• Документ:
* * *

Простодушное чтение — страница 38 из 66

...

«Книга была интересна тем, что… французскому читателю предстала жизнь советской провинции, не политизированная вовсе… Это их удивило, потому что после (десятилетия диссиденты рвали рубахи на груди, уверяя всех, что приехали из ада) вдруг вот они прочли, что в тоталитарном обществе столько, оказывается, типов людей, жулики, преступники, слушающие Элвиса Пресли… Обо мне в связи с этой книгой даже сняли телевизионный фильм…»

«Планы? Хочу перескочить в следующий социальный класс: стать писателем мне удалось, хочу стать хорошо продающимся писателем и хочу сделаться персоналити» (из интервью 1988 года).

И вот заявлен новый имидж Лимонова: вы что-то там сильно ополчились на Сталина, на органы, у вас теперь в моде идея покаяния, так вот вам – у нас была Великая Эпоха, как раз та, по поводу которой вы сейчас собираетесь каяться! Действительно, на фоне русской литературы зарубежья такая поза способна остановить взгляд.

Как на это реагировать? А никак не надо. Все очень просто: автор сменил имидж. Лимонов сообщает, что ему привезли «нелегально из Союза Советских в чемодане две шинели».

...

«Автор надел шинель с погонами „СА“ и ходит в ней по Парижу счастливый».

Признаться, ситуация с Лимоновым даже способна как-то удручить классическим подтверждением того, что нельзя, мол, жить в обществе и быть свободными от общества. Цель его – понять, на что есть спрос, и повернуть, приспособить то, что ты знаешь и умеешь, таким образом, чтобы спрос этот удовлетворить. Поэтому, если есть спрос у западного читателя на Великую Эпоху, будем писать про нее, упадет спрос – напишем про другое.

Свободен ли Лимонов? От наших канонов, наших запретов – да, разумеется. Он отказался от «ужасающе серьезных, тягомутных» традиций русской литературы. Он может позволить себе все, что угодно. Но… в известных пределах. Пределы четко обозначены – это необходимость постоянно оглядывать себя перед зеркалом прессы: как я смотрюсь, сохраняю ли прежний «товарный вид»?

Столь подробный разбор книги Лимонова вызван тем, что подобная разновидность внутренней несвободы – новое явление для нашей литературы. Но, увы, наметившийся сегодня процесс коммерциализации художественней литературы, похоже, может сделать такой род несвободы распространенным.

* * *

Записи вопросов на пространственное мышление
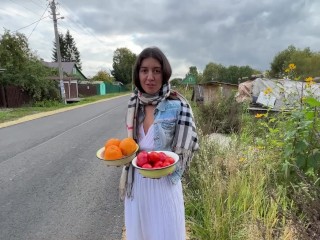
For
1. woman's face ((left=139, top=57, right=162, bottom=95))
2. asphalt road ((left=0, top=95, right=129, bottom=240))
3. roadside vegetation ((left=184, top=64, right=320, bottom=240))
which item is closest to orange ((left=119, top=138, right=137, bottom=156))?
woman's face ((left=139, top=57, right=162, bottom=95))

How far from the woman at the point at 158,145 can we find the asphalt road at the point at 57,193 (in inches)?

* * *

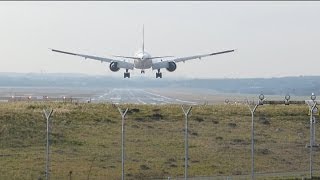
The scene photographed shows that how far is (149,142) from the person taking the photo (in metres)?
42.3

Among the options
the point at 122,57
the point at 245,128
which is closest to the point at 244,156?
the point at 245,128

* * *

• Задания:
1) Что, согласно тексту о Лимонове, ему привезли нелегально из Союза?
2) Определите, согласуются ли с текстом о Лимонове следующие утверждения, и для каждого приведите решающие слова текста дословной цитатой: (a) в интервью 1988 года Лимонов заявлял о желании стать хорошо продающимся писателем; (b) Лимонов придерживается традиций русской литературы; (c) в связи с книгой Лимонова был снят телевизионный фильм.
3) Выпишите из текста о Лимонове дословно фрагмент, который начинается словами «Свободен ли Лимонов?» и продолжается до слов «род несвободы распространенным.» включительно.

• Ответы к заданиям:
1) Две шинели в чемодане.

2)
(a) Да: «хочу стать хорошо продающимся писателем».
(b) Нет: «Он отказался от „ужасающе серьезных, тягомутных“ традиций русской литературы».
(c) Да: «Обо мне в связи с этой книгой даже сняли телевизионный фильм».

3)
Свободен ли Лимонов? От наших канонов, наших запретов – да, разумеется. Он отказался от «ужасающе серьезных, тягомутных» традиций русской литературы. Он может позволить себе все, что угодно. Но… в известных пределах. Пределы четко обозначены – это необходимость постоянно оглядывать себя перед зеркалом прессы: как я смотрюсь, сохраняю ли прежний «товарный вид»?

Столь подробный разбор книги Лимонова вызван тем, что подобная разновидность внутренней несвободы – новое явление для нашей литературы. Но, увы, наметившийся сегодня процесс коммерциализации художественней литературы, похоже, может сделать такой род несвободы распространенным.